● Task list:
**1.** Rewrite the blog post passage starting at "I was about" and ending at "was at home.", replacing "a bit younger" with "slightly younger".
**2.** Continue the blog post from the point where it stops.

Tag Archives: harassment

Sexual abuse: when women & children were seen as ‘fair game’? – in the past?

A British Rail poster ad from the past

A British Rail poster from the past, with paedophile pop star Gary Glitter

The last words of my blog yesterday were:

“The past does not exist, even though everything is interconnected by happenstance.”

Someone took exception when they read this yesterday and told me:

“You’re an idiot. Of course the past exists.”

Well, it doesn’t and it does…

Two days ago, I posted a blog headlined Rolf Harris, Jimmy Savile, Gary Glitter, Roman Polanski – and what it is like to be sexually assaulted as a child.

Yesterday, I got a response from ‘Sandy Mac’. This turned out to be someone I met at the Edinburgh Fringe last year. This is what she wrote yesterday:


I was born in 1946.

I was about seven years old or a bit younger and sometimes looked after by a neighbour with a small daughter. I rarely saw her husband but, on this occasion, he was at home.

● Entries shown:
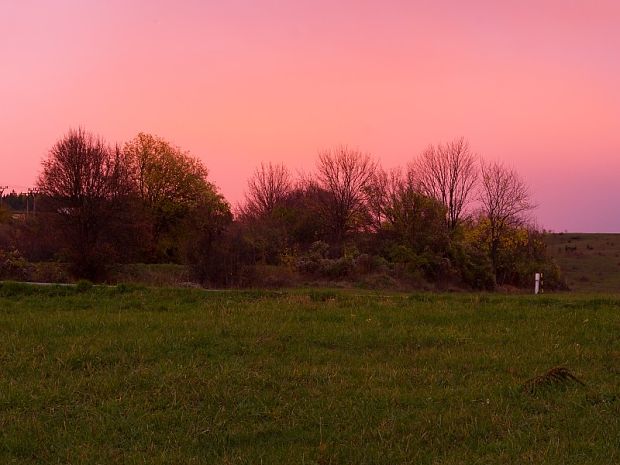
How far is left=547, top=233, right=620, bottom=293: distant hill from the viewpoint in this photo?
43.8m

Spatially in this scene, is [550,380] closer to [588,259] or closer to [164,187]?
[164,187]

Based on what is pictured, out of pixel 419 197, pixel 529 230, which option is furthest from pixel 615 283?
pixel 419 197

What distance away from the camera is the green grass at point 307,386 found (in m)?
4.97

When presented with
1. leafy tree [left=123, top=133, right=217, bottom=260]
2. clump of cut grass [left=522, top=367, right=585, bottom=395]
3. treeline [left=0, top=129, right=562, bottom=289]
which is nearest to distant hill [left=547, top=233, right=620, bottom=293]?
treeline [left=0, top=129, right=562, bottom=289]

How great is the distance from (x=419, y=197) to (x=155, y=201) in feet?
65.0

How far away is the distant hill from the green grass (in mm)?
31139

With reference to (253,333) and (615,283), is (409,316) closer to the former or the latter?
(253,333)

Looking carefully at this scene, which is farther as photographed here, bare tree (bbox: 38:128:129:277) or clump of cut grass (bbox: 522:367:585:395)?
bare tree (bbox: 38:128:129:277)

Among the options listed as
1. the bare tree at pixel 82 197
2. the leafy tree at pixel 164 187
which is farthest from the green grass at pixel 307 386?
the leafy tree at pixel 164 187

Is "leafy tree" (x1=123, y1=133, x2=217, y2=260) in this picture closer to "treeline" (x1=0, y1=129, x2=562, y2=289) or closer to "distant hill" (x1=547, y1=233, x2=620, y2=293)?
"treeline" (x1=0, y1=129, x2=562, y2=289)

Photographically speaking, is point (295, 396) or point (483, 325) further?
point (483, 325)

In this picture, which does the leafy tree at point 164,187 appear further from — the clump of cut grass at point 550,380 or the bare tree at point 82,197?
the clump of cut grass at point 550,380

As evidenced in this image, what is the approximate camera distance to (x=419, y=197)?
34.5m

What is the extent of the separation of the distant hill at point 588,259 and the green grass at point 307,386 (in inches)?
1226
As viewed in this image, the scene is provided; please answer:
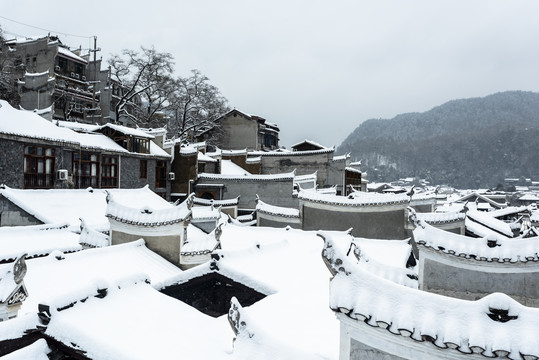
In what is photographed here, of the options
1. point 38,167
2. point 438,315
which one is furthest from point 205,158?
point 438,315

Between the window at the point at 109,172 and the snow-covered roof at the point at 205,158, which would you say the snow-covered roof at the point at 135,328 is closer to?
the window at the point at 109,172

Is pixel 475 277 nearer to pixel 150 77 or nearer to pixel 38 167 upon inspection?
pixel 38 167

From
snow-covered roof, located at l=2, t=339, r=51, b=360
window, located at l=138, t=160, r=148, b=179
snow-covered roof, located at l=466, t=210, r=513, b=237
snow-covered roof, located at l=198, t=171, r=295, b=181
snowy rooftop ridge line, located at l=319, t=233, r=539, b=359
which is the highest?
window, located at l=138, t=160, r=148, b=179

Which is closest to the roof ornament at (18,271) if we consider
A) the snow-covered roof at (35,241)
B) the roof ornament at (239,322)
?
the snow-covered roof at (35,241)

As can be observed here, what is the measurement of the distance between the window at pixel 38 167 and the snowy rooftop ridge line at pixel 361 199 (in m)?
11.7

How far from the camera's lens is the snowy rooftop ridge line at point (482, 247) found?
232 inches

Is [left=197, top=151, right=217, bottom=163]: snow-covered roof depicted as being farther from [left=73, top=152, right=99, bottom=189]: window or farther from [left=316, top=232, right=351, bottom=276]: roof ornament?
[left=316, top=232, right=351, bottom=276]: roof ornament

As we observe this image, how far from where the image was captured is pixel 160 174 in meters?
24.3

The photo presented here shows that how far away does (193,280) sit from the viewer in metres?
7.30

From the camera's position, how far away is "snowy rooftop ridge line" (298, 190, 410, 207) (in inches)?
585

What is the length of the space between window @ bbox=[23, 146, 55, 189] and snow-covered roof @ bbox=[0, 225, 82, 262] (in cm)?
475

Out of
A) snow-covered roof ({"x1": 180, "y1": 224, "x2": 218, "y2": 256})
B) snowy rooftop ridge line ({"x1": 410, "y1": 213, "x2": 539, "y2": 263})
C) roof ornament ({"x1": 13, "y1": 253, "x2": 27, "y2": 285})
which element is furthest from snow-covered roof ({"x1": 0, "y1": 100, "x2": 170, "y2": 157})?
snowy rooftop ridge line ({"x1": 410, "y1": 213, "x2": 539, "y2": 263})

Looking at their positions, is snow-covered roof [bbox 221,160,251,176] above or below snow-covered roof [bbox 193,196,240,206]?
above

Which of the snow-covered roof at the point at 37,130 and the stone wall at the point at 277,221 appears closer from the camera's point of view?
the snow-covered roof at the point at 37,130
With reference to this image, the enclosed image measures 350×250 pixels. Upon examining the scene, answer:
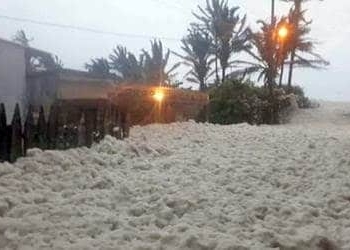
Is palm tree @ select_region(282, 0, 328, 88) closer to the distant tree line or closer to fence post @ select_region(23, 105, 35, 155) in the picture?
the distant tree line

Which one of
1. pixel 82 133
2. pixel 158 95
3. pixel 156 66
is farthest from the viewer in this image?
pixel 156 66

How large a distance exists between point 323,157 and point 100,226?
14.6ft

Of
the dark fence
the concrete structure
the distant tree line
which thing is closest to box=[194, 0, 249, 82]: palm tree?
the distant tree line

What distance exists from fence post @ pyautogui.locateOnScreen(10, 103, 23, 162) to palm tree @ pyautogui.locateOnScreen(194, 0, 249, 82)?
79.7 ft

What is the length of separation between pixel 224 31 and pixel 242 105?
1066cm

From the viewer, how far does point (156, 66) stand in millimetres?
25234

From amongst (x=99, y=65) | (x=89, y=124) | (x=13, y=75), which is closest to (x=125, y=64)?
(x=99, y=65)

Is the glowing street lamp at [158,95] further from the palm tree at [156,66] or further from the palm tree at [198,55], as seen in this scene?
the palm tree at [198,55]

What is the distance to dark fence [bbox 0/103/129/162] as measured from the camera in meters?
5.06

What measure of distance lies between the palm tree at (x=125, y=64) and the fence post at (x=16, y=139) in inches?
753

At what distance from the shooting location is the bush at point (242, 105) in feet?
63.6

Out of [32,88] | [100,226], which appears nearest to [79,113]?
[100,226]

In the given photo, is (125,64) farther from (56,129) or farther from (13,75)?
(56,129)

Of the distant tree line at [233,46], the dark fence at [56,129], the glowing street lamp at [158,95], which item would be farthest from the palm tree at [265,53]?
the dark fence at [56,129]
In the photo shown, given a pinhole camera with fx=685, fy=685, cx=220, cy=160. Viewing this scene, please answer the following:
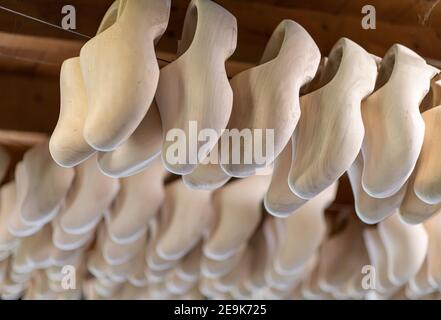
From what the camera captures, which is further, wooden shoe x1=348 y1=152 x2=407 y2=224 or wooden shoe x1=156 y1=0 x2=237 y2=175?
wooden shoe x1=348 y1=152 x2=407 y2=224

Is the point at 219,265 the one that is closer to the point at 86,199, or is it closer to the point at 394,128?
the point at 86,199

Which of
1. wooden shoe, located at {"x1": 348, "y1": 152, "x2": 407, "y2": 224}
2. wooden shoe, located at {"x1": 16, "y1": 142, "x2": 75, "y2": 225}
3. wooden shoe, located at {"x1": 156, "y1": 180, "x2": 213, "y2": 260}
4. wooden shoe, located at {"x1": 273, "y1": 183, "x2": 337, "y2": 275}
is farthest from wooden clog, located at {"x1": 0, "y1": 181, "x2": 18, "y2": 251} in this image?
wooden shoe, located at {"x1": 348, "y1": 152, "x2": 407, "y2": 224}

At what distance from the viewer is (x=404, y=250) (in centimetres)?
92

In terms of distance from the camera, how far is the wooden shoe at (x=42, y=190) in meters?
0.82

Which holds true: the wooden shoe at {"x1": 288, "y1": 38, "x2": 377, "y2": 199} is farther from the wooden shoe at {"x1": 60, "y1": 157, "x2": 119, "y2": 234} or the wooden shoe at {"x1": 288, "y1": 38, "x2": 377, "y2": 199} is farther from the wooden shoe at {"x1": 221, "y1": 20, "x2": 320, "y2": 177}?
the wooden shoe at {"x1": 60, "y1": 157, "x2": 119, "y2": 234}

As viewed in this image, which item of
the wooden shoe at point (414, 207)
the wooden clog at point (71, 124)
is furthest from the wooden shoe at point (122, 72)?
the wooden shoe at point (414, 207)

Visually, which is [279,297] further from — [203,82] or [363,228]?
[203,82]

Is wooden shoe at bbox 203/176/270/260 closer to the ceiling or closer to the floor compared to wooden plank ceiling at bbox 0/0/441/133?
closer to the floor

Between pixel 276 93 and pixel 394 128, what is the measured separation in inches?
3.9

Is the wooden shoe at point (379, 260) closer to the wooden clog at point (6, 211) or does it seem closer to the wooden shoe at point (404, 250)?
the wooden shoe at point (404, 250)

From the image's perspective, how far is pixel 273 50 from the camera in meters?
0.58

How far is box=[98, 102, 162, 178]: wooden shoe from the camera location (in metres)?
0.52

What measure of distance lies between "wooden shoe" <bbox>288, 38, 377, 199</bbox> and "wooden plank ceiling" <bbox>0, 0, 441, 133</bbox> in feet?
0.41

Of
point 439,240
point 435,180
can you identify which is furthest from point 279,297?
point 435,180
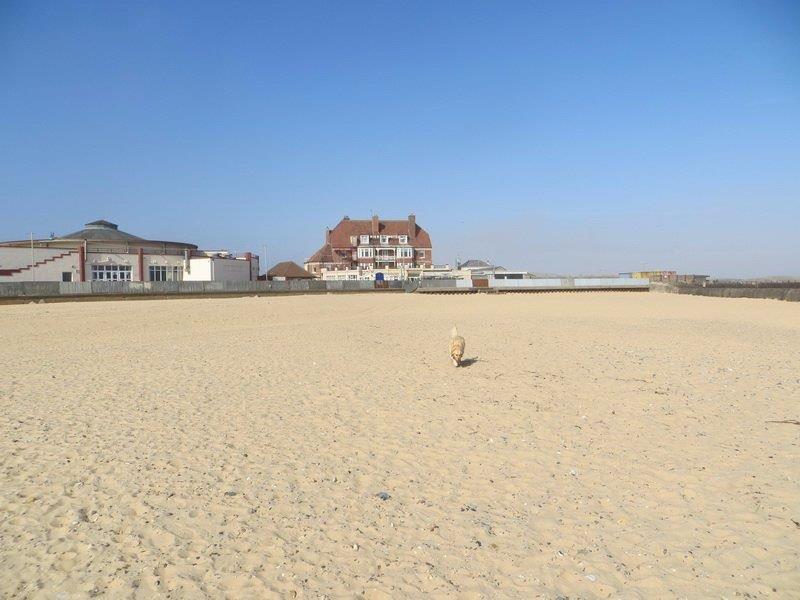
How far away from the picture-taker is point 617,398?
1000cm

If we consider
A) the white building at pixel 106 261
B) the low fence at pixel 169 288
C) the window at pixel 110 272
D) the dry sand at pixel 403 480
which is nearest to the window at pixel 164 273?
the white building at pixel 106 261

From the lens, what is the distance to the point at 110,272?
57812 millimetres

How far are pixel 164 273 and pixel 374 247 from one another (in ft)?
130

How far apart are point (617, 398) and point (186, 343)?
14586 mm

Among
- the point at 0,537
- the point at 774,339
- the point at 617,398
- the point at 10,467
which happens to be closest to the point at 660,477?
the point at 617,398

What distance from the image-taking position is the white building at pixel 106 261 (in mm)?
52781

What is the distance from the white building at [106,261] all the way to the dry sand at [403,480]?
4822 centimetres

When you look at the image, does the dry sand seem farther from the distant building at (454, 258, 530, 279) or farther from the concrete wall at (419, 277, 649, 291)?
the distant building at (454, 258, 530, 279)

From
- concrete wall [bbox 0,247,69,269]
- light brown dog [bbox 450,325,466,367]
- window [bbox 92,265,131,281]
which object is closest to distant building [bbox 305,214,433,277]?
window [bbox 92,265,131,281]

● Answer set:
**1.**
I was about seven years old or slightly younger and sometimes looked after by a neighbour with a small daughter. I rarely saw her husband but, on this occasion, he was at home.

**2.**
He and I were in the front room sitting in front of the fire. Amidst the chat, I looked up to see this ‘thing’ in his hand which he urged me to touch.

I remember feeling uncertain, confused if not a bit frightened at what he was asking, although I didn’t know why.

I remember him saying: “Go on. It won’t bite.”

Then his wife called us to the kitchen to eat. I can’t remember how I felt after that as we all sat around the table.

I do know that I didn’t tell my mother, but I didn’t go to that house again.

A happy coincidence maybe, but no explanation was given.

In my early twenties, I remember working for one particular employer who was an absolute menace around women. He also wielded quite a lot of power. Not a happy combination. As well as witnessing my employer’s behaviour towards women at first hand, I heard accounts from other people too. This would have been in the mid-1960s.

That sadly was the climate of the times.

Police at that time, I remember, were loathe to intervene in cases of domestic violence. Oh how I applauded Erin Pizzey when she opened her first refuge in Chiswick in the early 1970s.

I was an ‘unmarried mother’ at sixteen and was sent to a mother and baby home, run by nuns in Stamford Hill.

The stigma was huge in 1962, only matched by my mother’s disappointment in me.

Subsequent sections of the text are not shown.